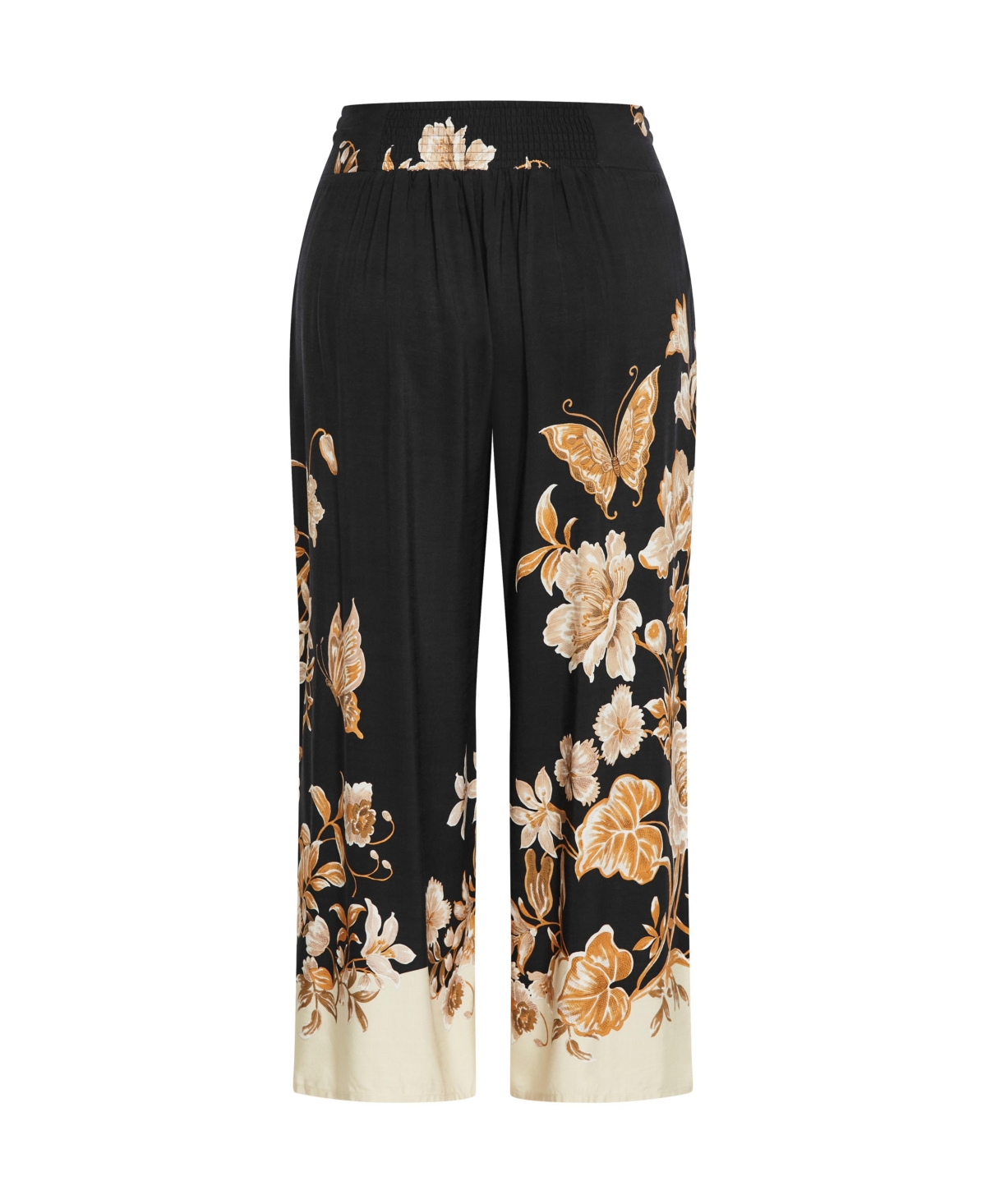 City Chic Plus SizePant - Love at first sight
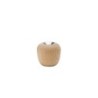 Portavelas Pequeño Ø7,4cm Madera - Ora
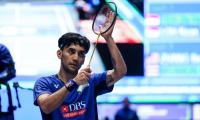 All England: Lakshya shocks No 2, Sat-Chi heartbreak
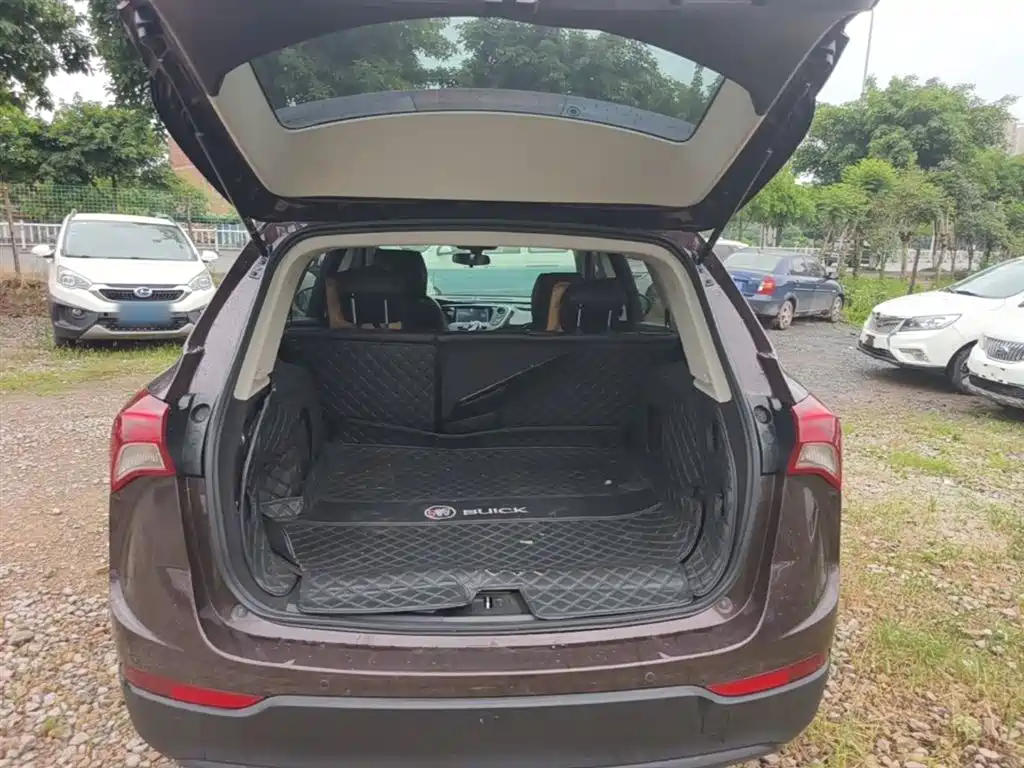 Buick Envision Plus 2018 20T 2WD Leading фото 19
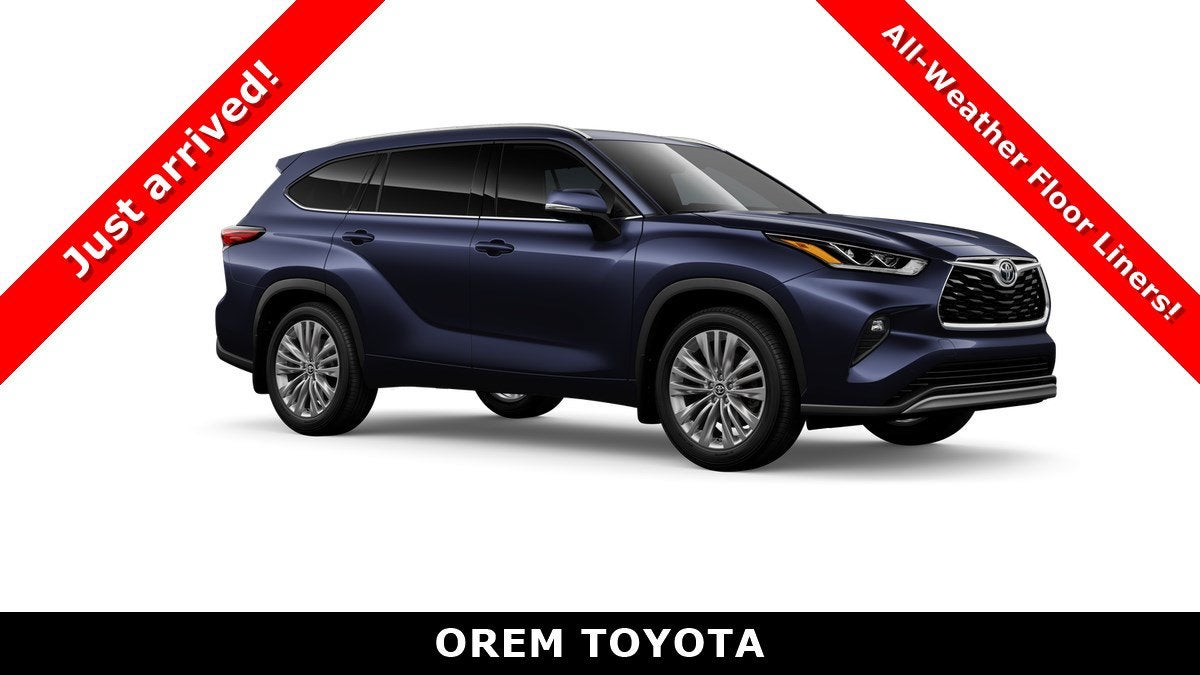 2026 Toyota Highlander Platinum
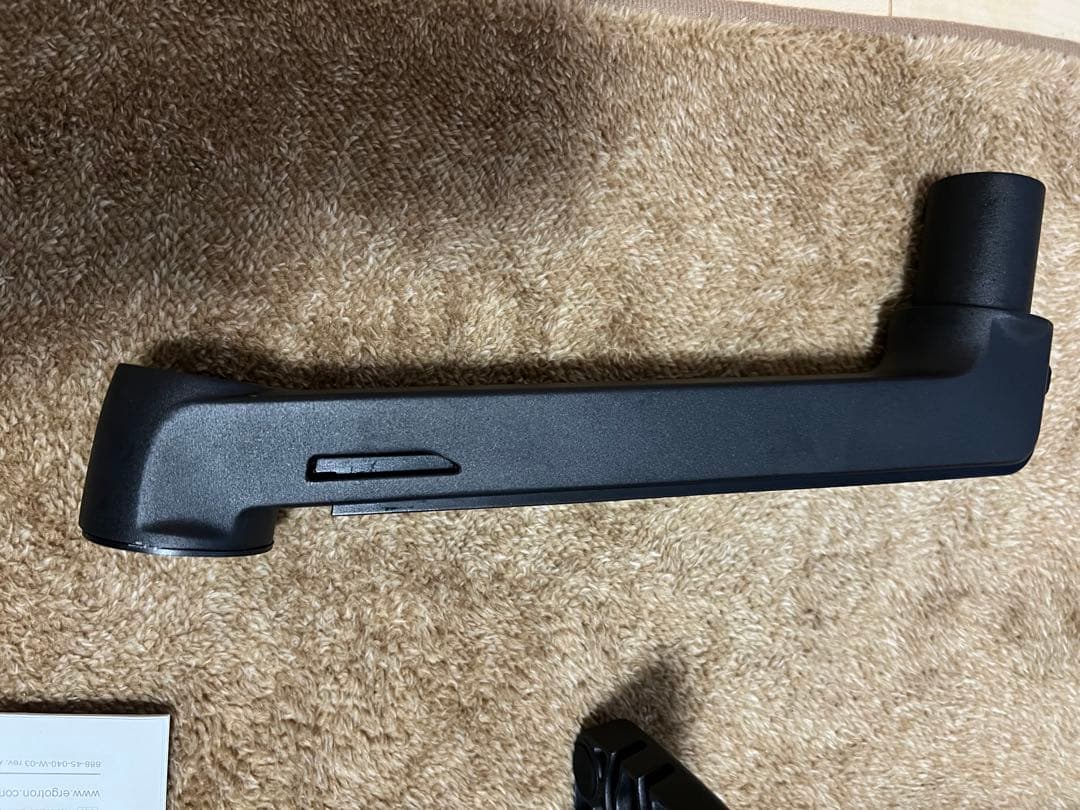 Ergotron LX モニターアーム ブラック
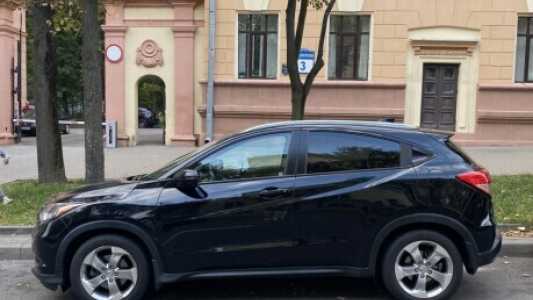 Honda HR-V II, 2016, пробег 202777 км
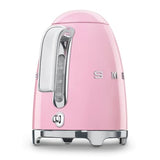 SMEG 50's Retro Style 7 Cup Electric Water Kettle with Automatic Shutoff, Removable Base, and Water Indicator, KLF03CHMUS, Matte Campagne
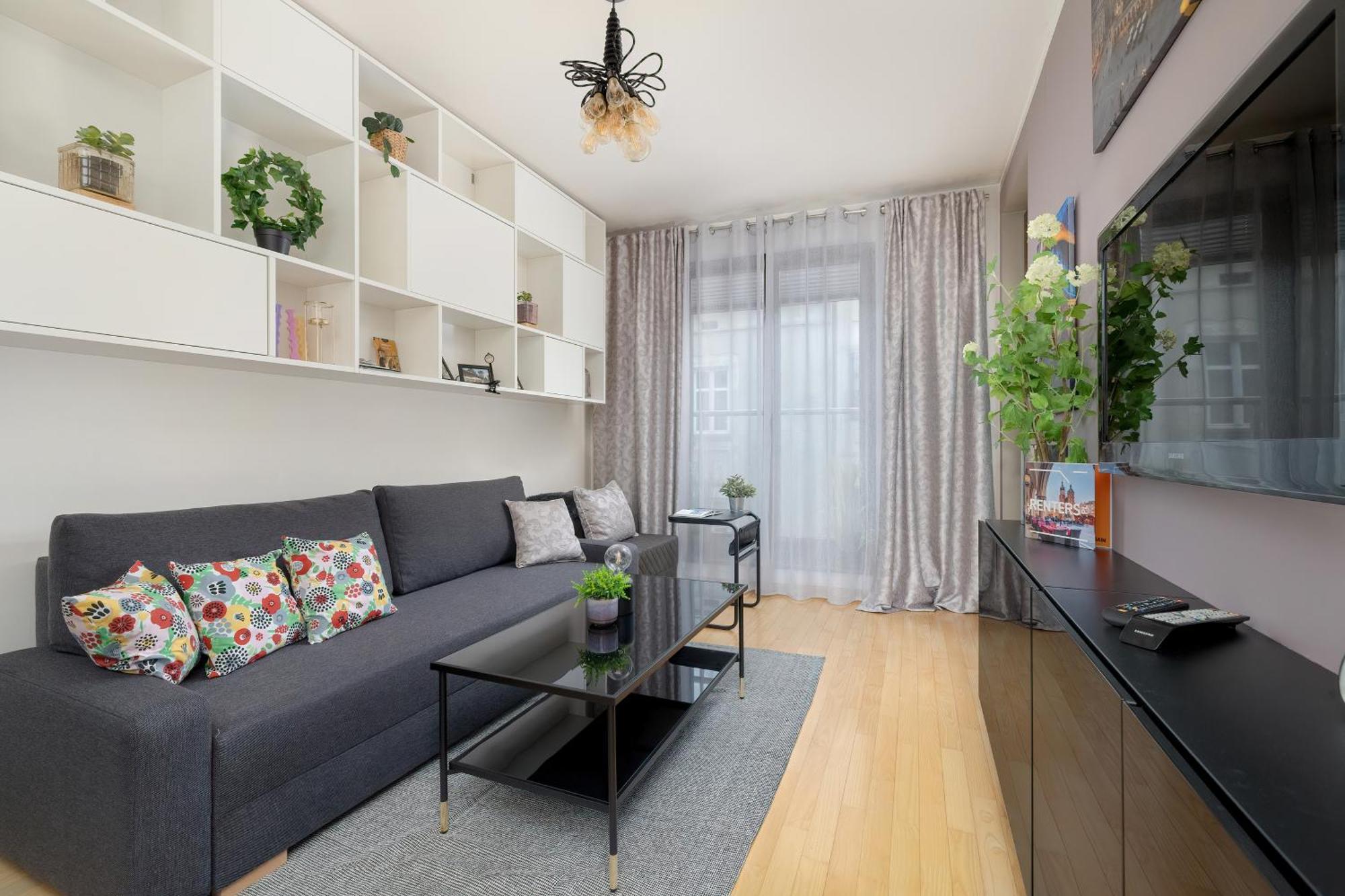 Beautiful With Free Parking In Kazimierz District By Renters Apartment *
::::::::
## [과제 설명]
위에 있는 행을 모두 한 글자도 바꾸지 않고 그대로 베껴 줄 수 있나요? 그림은 빼고 글만 옮겨 주세요.

## [문제 풀이]
 City Chic Plus SizePant - Love at first sight
 Portavelas Pequeño Ø7,4cm Madera - Ora
 All England: Lakshya shocks No 2, Sat-Chi heartbreak
 Buick Envision Plus 2018 20T 2WD Leading фото 19
 2026 Toyota Highlander Platinum
 Ergotron LX モニターアーム ブラック
 Honda HR-V II, 2016, пробег 202777 км
 SMEG 50's Retro Style 7 Cup Electric Water Kettle with Automatic Shutoff, Removable Base, and Water Indicator, KLF03CHMUS, Matte Campagne
 Beautiful With Free Parking In Kazimierz District By Renters Apartment *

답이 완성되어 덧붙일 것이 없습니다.